Gastrinoma tanısında sekretin, glukagon, kalsiyum tuzları ve standardize edilmiş bir gıda yükü ile sözde "kışkırtıcı testler" yaygın olarak kullanılmaktadır.

Yani, 1-2 birimlik bir dozda sekretinin intravenöz uygulaması. 1 kg vücut ağırlığı, Zollinger-Ellison sendromlu hastaların% 70-80'inde başlangıçtaki gastrin seviyesinde bir artışa yol açarken, sıradan duodenal ülserlerde, aksine, gastrin konsantrasyonunda hafif bir azalma olur. Benzer bir etki intravenöz glukagon uygulamasından kaynaklanır.

Zollinger-Ellison sendromlu hastalarda intravenöz kalsiyum glukonat uygulaması (vücut ağırlığının 1 kg'ı başına 4-5 mg'lık bir dozda) gastrin seviyelerinde %50'den fazla bir artışa neden olur (neredeyse 500 pg / ml ve yukarıda), peptik ülserli hastalarda ise gastrin seviyelerindeki artış çok küçüktür.

Aksine, testin standardize gıda (30 g protein, 20 g yağ ve 25 g karbonhidrat) ile kullanılması, gastrinomlu hastalarda başlangıçtaki gastrin konsantrasyonunu değiştirmezken, duodenal ülserli hastalarda net bir içeriğinde artış gözlenir.

Enstrümantal araştırma yöntemleri, Zollinger-Ellison sendromunun tanınmasında nispeten daha küçük bir rol oynamaktadır.

Bu nedenle, bu hastalarda midenin röntgen muayenesinde, mukoza zarının kıvrımlarının kalınlaştığını not etmek mümkündür, ancak bu çok spesifik olmayan bir işarettir.

Pankreasın ultrasonu ile ve bilgisayarlı tomografi hastaların sadece% 50-60'ında doğru tanı koymak mümkündür, bu genellikle tümörün küçük boyutuyla açıklanır.

Zollinger-Ellison sendromunu tanımanın doğru bir yöntemi, pankreas damarlarından kan örneklemesi ve ardından içindeki gastrin seviyesinin belirlenmesi ile transhepatik seçici anjiyografidir, bu da hastaların% 80'inde doğru tanı koymayı mümkün kılar. Bununla birlikte, yukarıdaki yöntem teknik olarak karmaşıktır ve çok fazla deneyim gerektirir.
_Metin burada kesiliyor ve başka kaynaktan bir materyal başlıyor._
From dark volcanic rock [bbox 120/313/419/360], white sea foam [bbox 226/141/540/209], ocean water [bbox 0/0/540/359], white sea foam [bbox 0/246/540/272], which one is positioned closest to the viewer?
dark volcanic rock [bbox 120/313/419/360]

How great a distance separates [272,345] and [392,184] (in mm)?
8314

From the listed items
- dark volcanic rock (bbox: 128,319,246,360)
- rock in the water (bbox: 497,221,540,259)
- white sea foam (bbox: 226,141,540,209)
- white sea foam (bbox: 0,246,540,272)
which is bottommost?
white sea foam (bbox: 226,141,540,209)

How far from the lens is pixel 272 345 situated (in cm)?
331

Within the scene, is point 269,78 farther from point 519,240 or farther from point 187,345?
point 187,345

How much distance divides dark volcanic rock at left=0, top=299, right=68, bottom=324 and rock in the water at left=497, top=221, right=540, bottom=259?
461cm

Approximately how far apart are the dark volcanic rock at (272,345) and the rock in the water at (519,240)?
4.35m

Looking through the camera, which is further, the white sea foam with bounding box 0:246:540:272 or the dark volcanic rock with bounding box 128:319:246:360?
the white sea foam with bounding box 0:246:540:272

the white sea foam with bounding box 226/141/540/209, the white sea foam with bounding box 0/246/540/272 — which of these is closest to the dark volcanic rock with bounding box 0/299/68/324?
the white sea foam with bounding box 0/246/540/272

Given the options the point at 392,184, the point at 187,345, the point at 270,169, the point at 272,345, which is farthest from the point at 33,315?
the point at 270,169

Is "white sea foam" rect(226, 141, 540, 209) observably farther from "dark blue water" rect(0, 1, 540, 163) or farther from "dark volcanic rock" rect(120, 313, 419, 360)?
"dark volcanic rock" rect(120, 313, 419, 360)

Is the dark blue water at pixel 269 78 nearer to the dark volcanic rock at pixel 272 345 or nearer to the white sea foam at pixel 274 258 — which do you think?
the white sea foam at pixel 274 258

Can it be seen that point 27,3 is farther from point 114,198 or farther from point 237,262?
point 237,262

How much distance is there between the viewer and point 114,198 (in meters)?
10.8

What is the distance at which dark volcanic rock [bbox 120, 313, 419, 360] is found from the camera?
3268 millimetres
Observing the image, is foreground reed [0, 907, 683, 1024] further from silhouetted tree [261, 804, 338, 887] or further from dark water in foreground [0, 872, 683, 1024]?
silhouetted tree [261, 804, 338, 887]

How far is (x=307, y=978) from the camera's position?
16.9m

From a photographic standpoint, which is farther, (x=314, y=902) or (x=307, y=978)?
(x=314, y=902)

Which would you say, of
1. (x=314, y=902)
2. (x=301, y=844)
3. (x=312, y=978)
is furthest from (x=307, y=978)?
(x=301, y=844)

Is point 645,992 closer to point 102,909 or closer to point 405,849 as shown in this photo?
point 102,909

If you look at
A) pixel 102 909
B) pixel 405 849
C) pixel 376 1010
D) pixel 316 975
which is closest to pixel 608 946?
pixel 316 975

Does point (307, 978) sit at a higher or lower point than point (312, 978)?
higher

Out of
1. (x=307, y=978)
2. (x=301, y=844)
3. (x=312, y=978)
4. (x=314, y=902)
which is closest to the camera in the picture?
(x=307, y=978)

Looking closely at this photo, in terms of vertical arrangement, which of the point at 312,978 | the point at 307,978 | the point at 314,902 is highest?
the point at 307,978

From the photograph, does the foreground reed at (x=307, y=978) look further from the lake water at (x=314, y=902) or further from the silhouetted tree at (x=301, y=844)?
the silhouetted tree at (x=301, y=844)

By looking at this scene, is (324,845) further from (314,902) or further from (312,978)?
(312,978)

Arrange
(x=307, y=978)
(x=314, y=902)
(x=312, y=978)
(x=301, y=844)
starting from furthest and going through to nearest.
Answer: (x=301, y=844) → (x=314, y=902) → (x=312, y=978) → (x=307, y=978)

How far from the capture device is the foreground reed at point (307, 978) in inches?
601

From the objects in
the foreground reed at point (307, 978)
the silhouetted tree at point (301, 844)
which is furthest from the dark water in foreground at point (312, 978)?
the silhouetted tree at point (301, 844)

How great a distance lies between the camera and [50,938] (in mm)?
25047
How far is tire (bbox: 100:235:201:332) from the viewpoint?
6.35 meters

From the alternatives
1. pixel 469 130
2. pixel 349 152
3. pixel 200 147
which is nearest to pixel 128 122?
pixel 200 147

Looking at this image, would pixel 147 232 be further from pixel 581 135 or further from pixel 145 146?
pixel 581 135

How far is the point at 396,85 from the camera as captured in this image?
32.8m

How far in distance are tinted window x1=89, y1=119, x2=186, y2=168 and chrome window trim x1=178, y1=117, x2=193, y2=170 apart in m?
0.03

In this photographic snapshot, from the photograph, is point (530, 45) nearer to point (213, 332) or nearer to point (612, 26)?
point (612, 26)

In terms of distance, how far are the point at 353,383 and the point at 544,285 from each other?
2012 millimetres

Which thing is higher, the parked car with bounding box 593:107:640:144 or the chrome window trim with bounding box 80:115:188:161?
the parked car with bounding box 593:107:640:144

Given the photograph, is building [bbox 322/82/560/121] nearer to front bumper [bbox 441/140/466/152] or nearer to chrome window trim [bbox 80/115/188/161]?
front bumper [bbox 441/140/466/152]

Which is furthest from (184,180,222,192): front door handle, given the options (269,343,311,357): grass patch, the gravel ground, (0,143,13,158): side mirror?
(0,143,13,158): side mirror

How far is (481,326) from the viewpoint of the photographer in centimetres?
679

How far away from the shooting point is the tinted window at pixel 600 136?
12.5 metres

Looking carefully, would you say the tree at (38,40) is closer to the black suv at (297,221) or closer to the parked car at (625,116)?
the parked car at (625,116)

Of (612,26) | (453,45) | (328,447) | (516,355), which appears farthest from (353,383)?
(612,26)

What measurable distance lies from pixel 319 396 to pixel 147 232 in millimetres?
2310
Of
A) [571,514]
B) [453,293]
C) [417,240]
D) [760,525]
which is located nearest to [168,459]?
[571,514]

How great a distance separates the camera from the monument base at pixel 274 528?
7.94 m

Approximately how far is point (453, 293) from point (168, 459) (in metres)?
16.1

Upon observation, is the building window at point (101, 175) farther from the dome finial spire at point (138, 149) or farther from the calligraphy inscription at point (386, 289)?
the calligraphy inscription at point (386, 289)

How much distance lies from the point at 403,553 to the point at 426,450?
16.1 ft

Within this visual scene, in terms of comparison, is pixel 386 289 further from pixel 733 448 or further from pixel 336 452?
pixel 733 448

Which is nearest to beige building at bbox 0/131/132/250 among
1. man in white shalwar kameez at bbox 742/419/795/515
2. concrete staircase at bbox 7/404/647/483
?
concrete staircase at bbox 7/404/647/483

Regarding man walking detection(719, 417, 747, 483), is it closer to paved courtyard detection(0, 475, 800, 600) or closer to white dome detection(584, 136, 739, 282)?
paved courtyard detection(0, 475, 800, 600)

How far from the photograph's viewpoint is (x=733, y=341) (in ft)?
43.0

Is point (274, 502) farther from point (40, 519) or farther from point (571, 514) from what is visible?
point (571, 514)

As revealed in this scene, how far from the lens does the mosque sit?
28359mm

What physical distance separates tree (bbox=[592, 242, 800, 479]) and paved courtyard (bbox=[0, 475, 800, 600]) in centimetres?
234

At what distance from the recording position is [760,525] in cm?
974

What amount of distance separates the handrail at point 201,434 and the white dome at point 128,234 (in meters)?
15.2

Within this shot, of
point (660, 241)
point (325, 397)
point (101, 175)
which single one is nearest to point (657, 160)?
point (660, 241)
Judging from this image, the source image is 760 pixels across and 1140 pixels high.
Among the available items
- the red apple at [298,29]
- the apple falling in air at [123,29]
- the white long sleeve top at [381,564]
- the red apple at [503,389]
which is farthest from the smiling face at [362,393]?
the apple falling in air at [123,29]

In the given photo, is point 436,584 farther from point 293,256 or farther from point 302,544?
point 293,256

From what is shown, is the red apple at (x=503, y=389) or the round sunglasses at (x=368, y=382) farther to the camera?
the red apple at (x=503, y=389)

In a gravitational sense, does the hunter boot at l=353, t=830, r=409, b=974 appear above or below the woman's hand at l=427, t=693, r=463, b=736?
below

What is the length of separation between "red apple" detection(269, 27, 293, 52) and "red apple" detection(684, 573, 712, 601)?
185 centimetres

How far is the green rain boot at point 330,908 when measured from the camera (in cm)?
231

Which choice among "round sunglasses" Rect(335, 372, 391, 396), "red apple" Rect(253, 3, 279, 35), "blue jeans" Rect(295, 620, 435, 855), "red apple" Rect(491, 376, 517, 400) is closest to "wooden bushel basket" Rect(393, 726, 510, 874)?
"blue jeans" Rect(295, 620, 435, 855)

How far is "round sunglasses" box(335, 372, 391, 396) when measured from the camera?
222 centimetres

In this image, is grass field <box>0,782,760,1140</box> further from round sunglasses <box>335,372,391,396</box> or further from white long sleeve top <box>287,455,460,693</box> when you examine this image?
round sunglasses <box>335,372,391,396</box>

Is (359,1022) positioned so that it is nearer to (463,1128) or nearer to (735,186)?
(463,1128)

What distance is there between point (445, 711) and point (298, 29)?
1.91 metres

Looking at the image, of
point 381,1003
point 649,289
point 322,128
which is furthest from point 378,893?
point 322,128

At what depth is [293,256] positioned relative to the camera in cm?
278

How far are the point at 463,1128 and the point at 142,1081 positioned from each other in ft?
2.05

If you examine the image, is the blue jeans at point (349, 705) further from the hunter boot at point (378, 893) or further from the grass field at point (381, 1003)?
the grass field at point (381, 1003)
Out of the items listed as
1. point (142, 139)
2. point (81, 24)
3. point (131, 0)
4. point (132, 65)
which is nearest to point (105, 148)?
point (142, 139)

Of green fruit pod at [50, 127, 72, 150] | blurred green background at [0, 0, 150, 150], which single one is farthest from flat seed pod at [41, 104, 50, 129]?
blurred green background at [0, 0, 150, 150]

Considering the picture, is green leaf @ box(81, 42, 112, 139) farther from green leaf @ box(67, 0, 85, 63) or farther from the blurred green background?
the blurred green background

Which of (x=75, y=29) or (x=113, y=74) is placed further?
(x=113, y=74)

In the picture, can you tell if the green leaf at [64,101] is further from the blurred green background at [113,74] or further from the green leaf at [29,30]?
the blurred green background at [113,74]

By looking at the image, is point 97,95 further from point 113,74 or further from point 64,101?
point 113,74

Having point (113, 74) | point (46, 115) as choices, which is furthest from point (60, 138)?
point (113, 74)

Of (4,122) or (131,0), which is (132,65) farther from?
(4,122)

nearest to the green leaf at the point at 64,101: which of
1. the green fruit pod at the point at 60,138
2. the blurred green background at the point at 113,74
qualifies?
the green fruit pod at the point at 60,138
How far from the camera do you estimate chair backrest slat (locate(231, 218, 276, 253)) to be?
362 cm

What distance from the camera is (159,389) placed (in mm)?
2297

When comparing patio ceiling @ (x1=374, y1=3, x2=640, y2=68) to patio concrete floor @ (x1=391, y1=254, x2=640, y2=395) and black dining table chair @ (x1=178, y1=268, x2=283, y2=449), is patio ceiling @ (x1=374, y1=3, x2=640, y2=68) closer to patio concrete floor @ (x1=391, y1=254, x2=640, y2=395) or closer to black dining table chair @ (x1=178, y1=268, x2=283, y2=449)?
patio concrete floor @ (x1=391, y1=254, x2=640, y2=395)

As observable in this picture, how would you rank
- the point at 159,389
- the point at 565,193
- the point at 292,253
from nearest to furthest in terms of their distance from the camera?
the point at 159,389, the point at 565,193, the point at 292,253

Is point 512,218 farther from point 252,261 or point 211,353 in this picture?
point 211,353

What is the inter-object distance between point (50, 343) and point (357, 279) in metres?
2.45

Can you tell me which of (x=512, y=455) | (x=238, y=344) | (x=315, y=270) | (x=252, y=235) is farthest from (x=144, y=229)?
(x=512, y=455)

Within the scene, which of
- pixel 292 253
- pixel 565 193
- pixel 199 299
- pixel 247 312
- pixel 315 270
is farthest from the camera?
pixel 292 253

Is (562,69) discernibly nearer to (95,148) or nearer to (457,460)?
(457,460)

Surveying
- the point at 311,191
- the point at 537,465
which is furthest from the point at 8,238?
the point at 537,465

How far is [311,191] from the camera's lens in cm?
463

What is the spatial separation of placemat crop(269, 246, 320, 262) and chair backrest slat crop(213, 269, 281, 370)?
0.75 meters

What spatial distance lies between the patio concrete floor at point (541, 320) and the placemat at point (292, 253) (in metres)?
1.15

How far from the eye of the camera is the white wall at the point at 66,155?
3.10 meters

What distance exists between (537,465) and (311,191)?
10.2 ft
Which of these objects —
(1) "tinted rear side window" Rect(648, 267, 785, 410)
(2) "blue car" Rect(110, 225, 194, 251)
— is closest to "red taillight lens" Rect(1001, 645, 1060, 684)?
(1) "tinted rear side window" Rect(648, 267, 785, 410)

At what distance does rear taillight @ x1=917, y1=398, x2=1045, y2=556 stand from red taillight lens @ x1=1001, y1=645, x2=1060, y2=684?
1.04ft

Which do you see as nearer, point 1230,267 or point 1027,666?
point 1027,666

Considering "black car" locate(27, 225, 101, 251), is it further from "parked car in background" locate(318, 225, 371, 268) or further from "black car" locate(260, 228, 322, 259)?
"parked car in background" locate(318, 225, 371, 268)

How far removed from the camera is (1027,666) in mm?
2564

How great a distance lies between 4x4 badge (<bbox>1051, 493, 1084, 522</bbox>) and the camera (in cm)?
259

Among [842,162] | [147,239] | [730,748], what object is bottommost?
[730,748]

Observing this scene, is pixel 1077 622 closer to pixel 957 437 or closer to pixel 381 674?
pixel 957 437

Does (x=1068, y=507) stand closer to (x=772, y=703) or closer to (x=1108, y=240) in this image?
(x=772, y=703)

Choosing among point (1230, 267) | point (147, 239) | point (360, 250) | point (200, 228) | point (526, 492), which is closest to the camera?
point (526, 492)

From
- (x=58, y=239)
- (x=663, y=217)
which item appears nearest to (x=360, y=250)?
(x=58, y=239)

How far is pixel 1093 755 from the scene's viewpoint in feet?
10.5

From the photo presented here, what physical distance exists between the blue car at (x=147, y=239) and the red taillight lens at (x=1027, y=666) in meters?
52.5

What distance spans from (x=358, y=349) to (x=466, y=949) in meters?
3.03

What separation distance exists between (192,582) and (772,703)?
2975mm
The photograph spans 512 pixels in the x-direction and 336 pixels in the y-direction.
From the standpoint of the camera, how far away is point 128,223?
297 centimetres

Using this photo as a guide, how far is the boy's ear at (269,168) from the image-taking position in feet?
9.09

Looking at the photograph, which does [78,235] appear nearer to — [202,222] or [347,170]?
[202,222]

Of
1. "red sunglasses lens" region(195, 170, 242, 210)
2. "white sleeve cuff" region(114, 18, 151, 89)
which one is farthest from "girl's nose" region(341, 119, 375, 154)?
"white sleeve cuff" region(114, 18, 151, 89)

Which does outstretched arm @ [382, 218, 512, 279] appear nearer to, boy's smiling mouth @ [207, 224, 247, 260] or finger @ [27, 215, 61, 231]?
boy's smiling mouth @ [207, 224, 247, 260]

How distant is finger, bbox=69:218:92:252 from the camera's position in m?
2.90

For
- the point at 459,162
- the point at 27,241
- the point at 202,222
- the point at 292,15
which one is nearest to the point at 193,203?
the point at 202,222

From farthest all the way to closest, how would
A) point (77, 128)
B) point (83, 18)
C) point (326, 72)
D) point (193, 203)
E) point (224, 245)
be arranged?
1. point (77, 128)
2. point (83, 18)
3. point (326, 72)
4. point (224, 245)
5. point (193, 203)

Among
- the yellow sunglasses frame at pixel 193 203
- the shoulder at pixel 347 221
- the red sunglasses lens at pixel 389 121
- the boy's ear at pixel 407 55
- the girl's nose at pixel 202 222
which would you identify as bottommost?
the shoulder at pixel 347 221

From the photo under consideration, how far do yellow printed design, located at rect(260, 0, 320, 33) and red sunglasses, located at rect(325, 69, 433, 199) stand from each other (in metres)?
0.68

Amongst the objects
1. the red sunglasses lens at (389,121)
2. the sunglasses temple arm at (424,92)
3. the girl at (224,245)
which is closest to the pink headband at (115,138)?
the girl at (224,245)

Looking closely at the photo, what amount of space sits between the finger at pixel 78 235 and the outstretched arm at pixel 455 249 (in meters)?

Zollinger-Ellison Sendromunun Tedavisi:

Zollinger-Ellison sendromlu hastalarda hem konservatif hem de cerrahi yöntemler tedavi.

Sadece gastrinomanın tamamen çıkarılması operasyonu, hastaların sadece% 10'unda mümkün olan radikal olarak kabul edilebilir. Birçok hastada ameliyat sırasında zaten metastaz vardır. çeşitli organlar. Çoğu zaman laparotomi, küçük boyutundan dolayı tümörü tespit edemez.

Belirtilen koşullarla bağlantılı olarak, daha önce başka bir tür yaygın olarak kullanıldı. cerrahi müdahale- toplam gastrektomi. Şu anda, histamin Hi-reseptör blokerlerinin tıbbi uygulamada aktif kullanımı dikkate alındığında, total gastrektomi endikasyonları daralmıştır. Şimdi bu ilaçların etkisizliği ve ayrıca ülserlerin karmaşık seyri için kullanılıyor.

Vagotomi henüz bulunamadı geniş uygulama gastrinomlu hastaların tedavisinde; Bu ameliyatın bu hastalıktaki etkinliği tutarsız bir şekilde tahmin edilmektedir.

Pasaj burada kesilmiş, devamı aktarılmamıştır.